Doug Hoekstra is a Chicago-bred, Nashville-based creative whose poems, performances, songs, and stories, have crisscrossed the globe in publications and playlists, stages and setlists, his eight CDs and three books earning Independent Publisher Award, Pushcart Prize, Nashville Music Award, and Independent Music Award nominations, as well as a legion of friends and fans.

His new album, The Day Deserved will be released on April 29, 2021, via Drop Autumn Records, to be followed by a new short story collection Ten Seconds In-Between (Better than Starbucks Press) in June 2021.

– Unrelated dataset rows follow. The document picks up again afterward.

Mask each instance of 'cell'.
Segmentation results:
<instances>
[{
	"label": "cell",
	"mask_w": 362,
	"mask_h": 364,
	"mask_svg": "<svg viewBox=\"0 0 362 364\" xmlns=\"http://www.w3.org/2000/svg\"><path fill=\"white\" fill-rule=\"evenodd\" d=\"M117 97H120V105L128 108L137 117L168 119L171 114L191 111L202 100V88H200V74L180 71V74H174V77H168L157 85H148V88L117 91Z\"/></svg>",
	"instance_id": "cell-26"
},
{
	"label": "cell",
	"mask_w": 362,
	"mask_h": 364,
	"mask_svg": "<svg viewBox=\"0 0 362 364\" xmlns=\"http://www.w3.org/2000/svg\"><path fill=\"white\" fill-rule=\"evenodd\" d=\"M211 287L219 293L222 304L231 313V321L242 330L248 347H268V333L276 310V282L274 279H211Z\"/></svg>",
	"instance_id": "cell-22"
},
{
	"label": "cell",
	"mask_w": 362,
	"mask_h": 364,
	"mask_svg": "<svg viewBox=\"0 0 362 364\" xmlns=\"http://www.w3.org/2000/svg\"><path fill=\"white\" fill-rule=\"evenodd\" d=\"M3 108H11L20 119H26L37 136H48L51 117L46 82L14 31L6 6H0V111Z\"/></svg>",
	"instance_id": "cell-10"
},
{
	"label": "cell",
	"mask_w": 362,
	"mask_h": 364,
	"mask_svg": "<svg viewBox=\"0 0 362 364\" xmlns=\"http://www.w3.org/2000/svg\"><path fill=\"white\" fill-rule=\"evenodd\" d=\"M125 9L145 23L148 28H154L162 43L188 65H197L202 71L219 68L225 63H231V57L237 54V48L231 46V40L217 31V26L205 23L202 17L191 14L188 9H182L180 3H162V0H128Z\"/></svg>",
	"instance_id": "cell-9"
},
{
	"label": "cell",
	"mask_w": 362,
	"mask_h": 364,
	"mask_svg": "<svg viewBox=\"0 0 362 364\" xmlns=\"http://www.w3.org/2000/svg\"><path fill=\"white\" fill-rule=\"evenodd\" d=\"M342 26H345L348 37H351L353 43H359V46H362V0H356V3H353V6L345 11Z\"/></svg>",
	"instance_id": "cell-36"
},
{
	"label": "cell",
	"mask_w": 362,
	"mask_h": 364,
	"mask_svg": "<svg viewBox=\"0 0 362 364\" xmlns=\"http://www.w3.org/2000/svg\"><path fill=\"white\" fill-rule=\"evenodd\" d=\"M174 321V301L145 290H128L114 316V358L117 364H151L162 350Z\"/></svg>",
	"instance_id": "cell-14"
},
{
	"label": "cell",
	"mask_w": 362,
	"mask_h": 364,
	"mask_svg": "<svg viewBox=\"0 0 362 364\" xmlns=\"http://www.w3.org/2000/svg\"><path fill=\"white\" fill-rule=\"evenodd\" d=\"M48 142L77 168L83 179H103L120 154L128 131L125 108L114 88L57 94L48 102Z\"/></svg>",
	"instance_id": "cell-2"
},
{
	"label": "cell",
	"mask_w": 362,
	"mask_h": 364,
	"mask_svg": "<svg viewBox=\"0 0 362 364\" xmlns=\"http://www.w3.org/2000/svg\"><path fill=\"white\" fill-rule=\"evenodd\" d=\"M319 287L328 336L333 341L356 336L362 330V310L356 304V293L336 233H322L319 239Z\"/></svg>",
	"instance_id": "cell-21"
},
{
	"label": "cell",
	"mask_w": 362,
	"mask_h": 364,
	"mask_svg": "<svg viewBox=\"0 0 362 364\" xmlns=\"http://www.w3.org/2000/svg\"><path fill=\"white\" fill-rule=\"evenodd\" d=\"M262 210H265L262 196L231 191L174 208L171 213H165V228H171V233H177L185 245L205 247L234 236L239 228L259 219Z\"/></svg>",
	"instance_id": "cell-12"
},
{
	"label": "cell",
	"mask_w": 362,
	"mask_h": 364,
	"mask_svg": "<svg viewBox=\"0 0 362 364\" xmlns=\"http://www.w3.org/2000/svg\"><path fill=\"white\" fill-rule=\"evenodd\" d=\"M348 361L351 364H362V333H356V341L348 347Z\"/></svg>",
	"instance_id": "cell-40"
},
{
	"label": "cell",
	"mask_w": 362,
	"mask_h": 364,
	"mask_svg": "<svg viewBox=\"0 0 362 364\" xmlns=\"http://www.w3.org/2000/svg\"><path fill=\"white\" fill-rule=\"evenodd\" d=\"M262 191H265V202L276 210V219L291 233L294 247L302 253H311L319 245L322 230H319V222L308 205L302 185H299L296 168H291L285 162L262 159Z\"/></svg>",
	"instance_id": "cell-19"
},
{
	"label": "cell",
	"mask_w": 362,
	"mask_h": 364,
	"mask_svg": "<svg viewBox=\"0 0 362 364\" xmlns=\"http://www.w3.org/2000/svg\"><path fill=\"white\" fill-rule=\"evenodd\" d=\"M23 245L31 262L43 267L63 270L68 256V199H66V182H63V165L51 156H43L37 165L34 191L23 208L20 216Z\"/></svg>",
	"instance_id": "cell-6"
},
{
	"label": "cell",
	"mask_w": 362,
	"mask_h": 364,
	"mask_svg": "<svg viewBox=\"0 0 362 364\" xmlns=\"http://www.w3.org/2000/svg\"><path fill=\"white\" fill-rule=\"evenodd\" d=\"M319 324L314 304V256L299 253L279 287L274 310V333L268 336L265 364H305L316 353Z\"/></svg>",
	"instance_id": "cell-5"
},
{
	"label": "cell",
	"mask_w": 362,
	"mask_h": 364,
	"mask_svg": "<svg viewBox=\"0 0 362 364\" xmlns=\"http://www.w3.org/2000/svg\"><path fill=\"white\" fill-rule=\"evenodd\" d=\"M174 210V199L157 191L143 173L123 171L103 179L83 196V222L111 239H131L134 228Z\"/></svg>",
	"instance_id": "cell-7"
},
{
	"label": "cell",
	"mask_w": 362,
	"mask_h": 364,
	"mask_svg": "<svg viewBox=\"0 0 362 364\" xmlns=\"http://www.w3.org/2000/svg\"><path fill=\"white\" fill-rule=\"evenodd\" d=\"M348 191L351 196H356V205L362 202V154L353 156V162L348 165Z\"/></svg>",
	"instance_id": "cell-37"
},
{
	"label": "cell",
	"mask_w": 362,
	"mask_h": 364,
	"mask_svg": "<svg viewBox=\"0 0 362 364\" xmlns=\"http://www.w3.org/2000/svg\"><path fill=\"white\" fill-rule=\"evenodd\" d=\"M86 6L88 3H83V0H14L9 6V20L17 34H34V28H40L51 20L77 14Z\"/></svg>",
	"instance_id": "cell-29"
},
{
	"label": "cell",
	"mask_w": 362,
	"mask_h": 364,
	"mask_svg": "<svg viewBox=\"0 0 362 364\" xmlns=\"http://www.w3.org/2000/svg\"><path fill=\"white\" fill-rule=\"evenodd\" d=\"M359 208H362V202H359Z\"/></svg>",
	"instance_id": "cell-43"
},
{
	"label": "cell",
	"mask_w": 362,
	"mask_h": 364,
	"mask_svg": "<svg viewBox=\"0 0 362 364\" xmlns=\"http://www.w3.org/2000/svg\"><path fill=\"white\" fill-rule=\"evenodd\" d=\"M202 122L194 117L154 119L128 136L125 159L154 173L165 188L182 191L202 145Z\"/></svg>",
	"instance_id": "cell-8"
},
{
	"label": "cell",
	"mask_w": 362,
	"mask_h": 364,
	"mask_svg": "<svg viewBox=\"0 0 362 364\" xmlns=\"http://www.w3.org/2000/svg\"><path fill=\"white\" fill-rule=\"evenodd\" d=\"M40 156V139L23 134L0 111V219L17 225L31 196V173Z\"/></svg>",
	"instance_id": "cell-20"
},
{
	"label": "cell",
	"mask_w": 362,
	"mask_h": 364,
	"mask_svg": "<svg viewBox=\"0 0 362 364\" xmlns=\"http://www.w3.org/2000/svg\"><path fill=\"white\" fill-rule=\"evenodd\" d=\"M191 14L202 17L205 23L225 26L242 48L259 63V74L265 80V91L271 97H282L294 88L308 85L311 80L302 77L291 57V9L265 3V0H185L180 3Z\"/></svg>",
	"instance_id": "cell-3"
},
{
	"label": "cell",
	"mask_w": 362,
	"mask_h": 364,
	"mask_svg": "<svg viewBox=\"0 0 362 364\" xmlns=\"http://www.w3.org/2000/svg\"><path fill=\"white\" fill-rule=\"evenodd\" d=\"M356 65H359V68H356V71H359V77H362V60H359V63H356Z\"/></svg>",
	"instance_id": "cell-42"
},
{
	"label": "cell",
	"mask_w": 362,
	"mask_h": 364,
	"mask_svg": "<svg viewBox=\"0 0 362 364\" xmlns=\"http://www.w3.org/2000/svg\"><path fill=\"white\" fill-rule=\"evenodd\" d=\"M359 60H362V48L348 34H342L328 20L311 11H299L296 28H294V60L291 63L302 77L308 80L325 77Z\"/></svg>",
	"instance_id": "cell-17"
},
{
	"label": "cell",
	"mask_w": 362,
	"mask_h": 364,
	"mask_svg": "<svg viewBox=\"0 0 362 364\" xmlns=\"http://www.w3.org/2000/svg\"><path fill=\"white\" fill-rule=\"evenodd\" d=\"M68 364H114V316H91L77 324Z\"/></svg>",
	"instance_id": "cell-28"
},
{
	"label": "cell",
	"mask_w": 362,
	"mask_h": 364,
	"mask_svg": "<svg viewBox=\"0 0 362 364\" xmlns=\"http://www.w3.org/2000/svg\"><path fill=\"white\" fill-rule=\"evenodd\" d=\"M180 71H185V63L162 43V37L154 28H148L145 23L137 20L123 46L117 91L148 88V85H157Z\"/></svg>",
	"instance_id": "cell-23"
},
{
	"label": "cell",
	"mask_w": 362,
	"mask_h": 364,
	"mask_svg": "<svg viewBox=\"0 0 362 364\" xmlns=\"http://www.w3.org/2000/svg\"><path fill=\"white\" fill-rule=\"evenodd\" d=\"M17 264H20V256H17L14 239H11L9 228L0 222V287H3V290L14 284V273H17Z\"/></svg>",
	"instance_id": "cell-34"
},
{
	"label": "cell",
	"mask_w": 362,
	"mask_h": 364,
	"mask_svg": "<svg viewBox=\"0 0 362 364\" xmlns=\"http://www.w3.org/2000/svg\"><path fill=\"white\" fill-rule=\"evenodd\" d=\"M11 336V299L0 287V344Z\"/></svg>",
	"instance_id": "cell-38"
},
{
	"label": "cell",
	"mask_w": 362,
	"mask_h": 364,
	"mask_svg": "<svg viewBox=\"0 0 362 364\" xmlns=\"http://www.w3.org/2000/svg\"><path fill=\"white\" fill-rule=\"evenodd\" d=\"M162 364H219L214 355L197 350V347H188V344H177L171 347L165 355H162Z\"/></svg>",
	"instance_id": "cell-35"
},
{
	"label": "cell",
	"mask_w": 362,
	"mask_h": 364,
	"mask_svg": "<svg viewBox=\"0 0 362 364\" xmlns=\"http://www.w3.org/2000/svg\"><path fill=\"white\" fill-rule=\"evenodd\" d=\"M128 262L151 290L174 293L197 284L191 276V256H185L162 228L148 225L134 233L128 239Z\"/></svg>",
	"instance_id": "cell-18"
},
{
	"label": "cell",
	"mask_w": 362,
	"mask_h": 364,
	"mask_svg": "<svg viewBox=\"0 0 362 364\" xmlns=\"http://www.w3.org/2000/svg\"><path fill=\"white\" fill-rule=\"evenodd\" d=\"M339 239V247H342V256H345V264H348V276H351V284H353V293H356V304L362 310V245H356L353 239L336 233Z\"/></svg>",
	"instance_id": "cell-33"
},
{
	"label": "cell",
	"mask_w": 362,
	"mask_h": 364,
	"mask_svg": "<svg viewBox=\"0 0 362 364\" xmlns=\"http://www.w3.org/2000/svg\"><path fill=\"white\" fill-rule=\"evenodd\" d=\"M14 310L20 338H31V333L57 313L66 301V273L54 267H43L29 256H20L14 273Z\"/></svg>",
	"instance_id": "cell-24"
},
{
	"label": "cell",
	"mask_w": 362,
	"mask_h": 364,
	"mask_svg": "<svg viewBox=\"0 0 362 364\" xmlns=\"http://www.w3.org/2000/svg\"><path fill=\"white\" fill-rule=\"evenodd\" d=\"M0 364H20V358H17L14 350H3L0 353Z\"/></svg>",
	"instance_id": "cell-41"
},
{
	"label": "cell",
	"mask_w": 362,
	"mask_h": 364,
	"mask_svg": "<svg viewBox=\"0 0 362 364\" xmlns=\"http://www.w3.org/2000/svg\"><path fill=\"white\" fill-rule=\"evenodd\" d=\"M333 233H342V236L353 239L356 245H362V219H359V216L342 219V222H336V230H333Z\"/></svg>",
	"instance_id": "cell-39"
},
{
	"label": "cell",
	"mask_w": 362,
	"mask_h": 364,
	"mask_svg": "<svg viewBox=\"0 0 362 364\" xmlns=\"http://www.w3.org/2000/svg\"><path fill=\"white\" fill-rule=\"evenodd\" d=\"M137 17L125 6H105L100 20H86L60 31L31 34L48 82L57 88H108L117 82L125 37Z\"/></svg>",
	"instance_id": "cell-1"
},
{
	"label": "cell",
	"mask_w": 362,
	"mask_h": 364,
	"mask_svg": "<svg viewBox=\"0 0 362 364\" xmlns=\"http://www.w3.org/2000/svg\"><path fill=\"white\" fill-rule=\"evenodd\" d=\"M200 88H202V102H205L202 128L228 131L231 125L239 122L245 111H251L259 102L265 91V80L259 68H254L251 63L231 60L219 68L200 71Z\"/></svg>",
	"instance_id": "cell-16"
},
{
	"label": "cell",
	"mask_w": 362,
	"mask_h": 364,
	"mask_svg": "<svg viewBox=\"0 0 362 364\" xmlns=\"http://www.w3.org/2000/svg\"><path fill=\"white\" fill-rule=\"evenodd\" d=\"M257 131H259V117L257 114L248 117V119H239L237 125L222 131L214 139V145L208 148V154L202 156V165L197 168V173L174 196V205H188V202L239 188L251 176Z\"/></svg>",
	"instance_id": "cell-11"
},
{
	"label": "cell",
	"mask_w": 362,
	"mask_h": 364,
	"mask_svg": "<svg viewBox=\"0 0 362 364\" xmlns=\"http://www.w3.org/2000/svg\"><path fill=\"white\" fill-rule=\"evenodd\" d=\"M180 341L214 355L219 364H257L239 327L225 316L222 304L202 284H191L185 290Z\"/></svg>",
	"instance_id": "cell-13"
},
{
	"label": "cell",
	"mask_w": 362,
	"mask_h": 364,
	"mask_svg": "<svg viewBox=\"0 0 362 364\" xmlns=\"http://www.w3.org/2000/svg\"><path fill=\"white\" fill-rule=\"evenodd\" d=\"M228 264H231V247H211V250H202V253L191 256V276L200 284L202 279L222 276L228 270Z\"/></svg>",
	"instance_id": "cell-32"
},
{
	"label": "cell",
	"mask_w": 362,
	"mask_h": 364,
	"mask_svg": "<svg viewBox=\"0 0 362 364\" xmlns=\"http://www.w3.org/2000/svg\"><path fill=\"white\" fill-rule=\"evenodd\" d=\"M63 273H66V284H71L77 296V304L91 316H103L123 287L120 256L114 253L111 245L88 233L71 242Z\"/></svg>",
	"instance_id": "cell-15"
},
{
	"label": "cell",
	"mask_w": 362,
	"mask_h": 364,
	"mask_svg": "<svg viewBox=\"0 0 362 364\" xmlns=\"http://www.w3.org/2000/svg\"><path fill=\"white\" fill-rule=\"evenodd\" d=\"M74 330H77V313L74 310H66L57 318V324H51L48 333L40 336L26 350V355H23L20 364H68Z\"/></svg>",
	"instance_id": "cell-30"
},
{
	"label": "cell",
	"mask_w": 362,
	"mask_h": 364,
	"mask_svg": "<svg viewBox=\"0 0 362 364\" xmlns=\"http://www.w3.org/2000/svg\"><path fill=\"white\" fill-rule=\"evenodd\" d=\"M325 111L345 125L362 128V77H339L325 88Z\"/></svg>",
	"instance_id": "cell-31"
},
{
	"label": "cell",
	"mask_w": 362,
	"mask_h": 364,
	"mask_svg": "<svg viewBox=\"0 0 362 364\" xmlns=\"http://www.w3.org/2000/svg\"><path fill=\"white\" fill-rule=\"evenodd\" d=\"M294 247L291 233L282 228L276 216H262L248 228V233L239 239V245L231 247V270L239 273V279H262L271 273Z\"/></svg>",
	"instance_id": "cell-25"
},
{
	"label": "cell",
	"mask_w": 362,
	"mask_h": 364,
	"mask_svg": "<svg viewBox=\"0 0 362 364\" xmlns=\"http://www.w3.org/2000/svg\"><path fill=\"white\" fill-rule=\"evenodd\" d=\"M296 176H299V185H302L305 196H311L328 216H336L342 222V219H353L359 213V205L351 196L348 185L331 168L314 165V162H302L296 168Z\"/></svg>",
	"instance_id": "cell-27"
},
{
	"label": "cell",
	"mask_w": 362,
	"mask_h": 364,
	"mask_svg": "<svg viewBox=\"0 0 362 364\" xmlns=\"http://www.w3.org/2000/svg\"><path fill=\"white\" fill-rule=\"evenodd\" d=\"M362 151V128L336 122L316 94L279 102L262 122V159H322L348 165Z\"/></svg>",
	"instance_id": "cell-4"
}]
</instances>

The Day Deserved, is Hoekstra's first album in over a decade, marking a stellar return to form and then some. Musically, the songs are diverse and deviate far from the typical singer-songwriter fare, with a nod to the likes of Cohen, Velvets, Kinks, and other folks Hoekstra tends to get compared to. All were fully demoed to explore arrangement ideas, but flowed from core band sessions, coalescing into a mix of the tight and the orchestral, reflecting rock, folk, and reggae touches, colors of everything from gypsy fiddle ("Seaside Town" a tale of a disenfranchised artist) to reggae roots melodica ("Carry Me," an ode to fatherhood and connectedness). Lyrically the tunes are character-based, but reflective of the day and the times.

Other highlights include the expansive build of "Higher Ground" (haunting guitars underscoring the viewpoint of an elderly man seeing his homeland disappear), the soul-inspired "Wintertime," (layers of history, race, and music), the cello-driven "Unseen Undetected" (alternate tales of an immigrant and an intolerant, both heretofore hidden), and the funky noir fight the power groove of "Gandy Dancer" with its playful round-robin vocals and honking saxophone.